"""

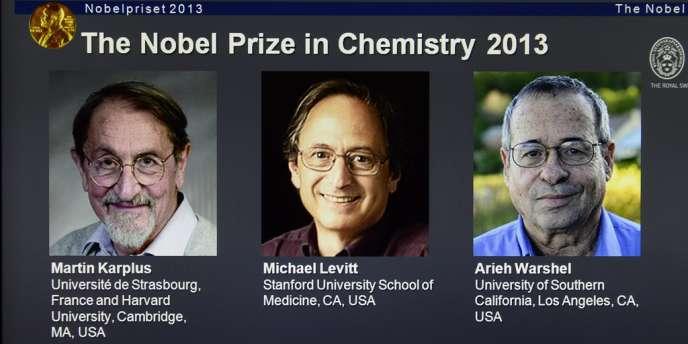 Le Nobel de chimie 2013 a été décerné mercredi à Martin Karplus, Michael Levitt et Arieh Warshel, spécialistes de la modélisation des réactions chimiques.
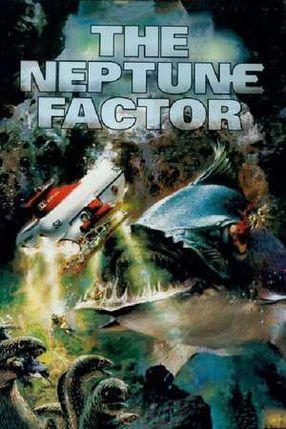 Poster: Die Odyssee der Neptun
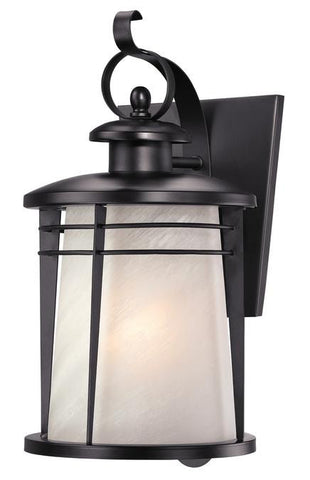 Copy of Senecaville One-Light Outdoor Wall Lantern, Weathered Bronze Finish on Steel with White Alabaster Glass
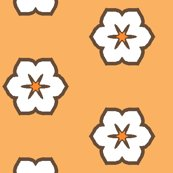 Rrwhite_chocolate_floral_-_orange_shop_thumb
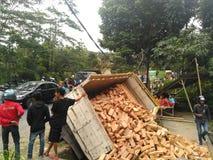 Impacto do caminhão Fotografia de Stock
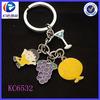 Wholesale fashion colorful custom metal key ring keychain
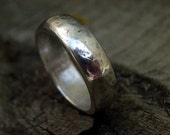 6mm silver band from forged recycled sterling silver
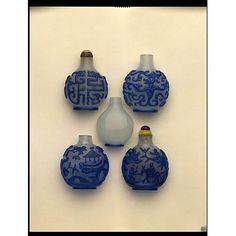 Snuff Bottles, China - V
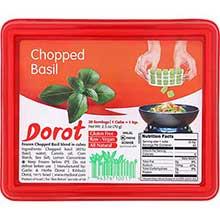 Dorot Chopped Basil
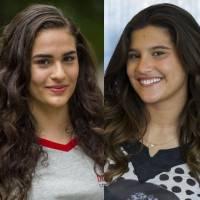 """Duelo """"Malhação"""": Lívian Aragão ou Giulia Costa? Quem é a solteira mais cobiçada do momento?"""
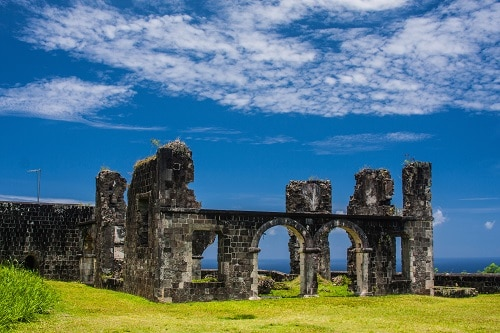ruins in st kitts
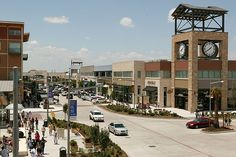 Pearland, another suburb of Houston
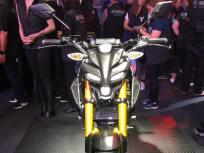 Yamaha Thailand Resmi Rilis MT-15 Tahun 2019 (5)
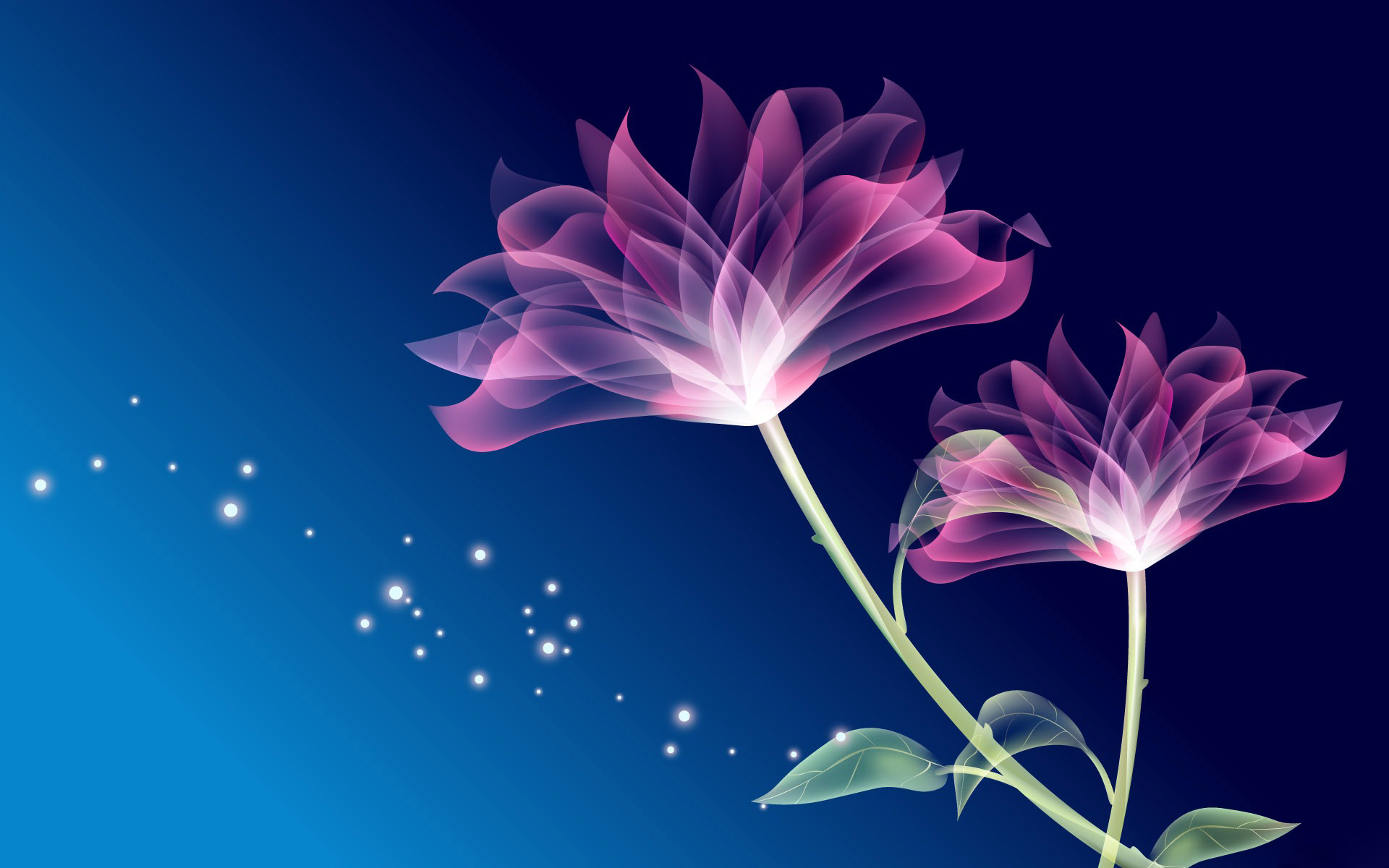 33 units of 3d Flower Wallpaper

"""

- **Problem description**: Your answer must be an exact reproduction of all entries, containing no pictures.

- **Solution for this task**:
 Le Nobel de chimie 2013 a été décerné mercredi à Martin Karplus, Michael Levitt et Arieh Warshel, spécialistes de la modélisation des réactions chimiques.
 Poster: Die Odyssee der Neptun
 Copy of Senecaville One-Light Outdoor Wall Lantern, Weathered Bronze Finish on Steel with White Alabaster Glass
 Rrwhite_chocolate_floral_-_orange_shop_thumb
 Impacto do caminhão Fotografia de Stock
 Wholesale fashion colorful custom metal key ring keychain
 6mm silver band from forged recycled sterling silver
 Snuff Bottles, China - V
 Dorot Chopped Basil
 """Duelo """"Malhação"""": Lívian Aragão ou Giulia Costa? Quem é a solteira mais cobiçada do momento?"""
ruins in st kitts
 Pearland, another suburb of Houston
 Yamaha Thailand Resmi Rilis MT-15 Tahun 2019 (5)
 33 units of 3d Flower Wallpaper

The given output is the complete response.